==== DOCUMENT EXCERPT

Quillette's operations have so far largely been financed from reader donations and some online advertising, but Ms Lehmann recently sought more substantial funding as the site looks to grow. She says she has raised a "few-hundred-thousand" dollars and won't name other investors.
"I haven’t seen as strong a brand since I invested in Lonely Planet," Mr Carnegie. "I don’t know if it will be as big as [American commentary magazine] The Atlantic or TED, but it’ll be a social project success."
Smaller publications have struggled to gain a foothold in the Australian market, where there is significant competition for advertising dollars and a relatively small population of paying readers. US website Buzzfeed recently cut most of its local journalists.
"The problem is the business model ... certainly people want to read a really diverse range of opinions and there’s a huge gap in the market for that diversity, but the difficulty is working out how to make money, because unless you get to a certain scale you can’t make money out of advertising and subscriptions," Ms Lehmann said.
"The key is going international straight away."
Half of Quillette's readers are from the United States, 10 per cent in the UK, 10 per cent from Canada and 5 per cent in Australia. The site’s highest per capita readership is from Sweden, where one of the editors is based.
"We consider ourself to be a niche publishing site. It’s hard to find a large enough audience in a small country to sustain that," Ms Lehmann said.

========

TO BE DONE:
Please answer from the Quillette excerpt: which country gives the site its highest per capita readership? The listing has no connection to the Quillette excerpt.

==== EXTRACTED MATERIAL

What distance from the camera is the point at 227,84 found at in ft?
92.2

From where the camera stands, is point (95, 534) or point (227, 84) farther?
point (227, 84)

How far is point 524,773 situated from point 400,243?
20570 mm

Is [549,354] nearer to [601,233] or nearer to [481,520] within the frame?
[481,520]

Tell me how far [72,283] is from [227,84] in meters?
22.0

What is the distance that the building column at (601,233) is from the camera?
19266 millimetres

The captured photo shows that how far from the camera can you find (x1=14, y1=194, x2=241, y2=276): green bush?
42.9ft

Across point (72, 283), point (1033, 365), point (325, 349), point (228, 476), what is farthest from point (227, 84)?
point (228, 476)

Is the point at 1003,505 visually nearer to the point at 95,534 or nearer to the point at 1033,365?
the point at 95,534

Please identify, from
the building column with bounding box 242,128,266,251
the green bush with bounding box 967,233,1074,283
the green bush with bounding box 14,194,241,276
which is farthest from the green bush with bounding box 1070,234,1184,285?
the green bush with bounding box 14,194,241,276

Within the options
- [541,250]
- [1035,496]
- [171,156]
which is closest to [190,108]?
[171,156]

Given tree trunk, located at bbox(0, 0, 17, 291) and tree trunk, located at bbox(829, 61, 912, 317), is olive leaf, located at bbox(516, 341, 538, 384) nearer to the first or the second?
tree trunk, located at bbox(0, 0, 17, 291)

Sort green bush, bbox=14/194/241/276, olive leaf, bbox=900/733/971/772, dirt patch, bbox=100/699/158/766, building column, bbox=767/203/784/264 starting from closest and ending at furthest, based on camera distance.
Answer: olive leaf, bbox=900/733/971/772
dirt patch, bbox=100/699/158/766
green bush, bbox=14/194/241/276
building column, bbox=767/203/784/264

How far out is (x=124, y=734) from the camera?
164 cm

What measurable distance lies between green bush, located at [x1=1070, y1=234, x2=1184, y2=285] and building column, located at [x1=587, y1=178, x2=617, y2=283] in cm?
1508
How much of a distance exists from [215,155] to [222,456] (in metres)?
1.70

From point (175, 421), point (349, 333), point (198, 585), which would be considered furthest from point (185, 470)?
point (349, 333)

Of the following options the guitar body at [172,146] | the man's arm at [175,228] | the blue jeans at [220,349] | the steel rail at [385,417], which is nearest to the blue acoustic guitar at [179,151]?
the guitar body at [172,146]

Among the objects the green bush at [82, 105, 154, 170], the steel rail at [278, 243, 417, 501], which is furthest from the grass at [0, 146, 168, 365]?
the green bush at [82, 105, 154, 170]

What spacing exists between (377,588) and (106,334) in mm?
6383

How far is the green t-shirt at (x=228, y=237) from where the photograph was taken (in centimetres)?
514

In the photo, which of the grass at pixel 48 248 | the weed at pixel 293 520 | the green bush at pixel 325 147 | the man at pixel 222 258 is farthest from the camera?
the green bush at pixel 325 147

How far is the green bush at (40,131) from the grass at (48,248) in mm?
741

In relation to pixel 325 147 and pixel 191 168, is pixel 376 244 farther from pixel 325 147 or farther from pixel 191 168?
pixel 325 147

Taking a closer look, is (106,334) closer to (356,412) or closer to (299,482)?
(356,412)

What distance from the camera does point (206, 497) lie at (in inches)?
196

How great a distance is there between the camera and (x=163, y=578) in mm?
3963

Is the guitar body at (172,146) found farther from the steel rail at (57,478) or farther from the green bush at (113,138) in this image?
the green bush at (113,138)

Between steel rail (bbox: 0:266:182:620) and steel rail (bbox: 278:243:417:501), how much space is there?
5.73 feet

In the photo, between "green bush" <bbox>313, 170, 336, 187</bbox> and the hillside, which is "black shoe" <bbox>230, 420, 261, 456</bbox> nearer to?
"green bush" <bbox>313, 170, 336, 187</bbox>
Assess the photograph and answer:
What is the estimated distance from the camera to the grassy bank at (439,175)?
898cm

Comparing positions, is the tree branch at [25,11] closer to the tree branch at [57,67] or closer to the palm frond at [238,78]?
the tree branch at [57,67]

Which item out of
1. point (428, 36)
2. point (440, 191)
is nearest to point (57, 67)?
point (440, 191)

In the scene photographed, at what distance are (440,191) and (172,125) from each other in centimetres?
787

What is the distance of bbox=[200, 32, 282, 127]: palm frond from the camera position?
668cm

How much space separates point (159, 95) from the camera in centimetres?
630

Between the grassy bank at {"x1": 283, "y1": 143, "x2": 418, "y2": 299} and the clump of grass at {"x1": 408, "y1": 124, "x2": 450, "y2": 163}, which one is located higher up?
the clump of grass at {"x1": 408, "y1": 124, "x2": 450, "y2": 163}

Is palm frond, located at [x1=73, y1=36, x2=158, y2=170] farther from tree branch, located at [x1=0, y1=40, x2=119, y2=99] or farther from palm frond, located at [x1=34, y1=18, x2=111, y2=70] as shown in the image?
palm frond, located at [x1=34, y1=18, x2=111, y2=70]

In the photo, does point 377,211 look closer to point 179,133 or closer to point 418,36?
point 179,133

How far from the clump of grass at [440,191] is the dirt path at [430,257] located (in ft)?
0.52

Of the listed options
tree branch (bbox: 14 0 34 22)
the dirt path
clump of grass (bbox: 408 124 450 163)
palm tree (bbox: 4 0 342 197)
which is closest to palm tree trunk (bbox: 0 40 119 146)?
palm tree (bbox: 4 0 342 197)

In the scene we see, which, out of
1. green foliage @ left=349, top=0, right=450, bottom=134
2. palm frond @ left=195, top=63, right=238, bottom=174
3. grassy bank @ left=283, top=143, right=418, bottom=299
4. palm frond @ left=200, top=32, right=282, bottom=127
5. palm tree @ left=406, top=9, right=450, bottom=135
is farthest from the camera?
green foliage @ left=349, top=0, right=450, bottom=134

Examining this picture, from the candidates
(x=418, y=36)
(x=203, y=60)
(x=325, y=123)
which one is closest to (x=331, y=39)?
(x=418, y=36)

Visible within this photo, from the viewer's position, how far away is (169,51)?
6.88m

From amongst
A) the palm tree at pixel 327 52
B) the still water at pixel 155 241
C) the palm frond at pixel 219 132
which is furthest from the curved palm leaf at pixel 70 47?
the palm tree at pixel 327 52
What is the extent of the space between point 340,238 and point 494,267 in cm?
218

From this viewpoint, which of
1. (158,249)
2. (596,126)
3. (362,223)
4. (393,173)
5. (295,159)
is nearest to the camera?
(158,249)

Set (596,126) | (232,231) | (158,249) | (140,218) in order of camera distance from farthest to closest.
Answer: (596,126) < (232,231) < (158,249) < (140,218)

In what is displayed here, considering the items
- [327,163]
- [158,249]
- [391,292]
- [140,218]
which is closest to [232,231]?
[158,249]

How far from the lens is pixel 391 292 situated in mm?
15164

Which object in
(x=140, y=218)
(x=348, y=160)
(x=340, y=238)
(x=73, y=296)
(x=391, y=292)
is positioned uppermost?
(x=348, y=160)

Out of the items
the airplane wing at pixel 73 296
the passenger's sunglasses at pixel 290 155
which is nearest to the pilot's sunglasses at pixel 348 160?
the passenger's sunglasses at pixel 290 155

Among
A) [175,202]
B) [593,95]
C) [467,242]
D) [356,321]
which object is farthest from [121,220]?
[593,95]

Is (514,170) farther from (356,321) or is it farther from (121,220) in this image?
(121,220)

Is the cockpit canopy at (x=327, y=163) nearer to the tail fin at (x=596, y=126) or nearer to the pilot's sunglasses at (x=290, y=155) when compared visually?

========

REPLY TO THE EXERCISE:
Sweden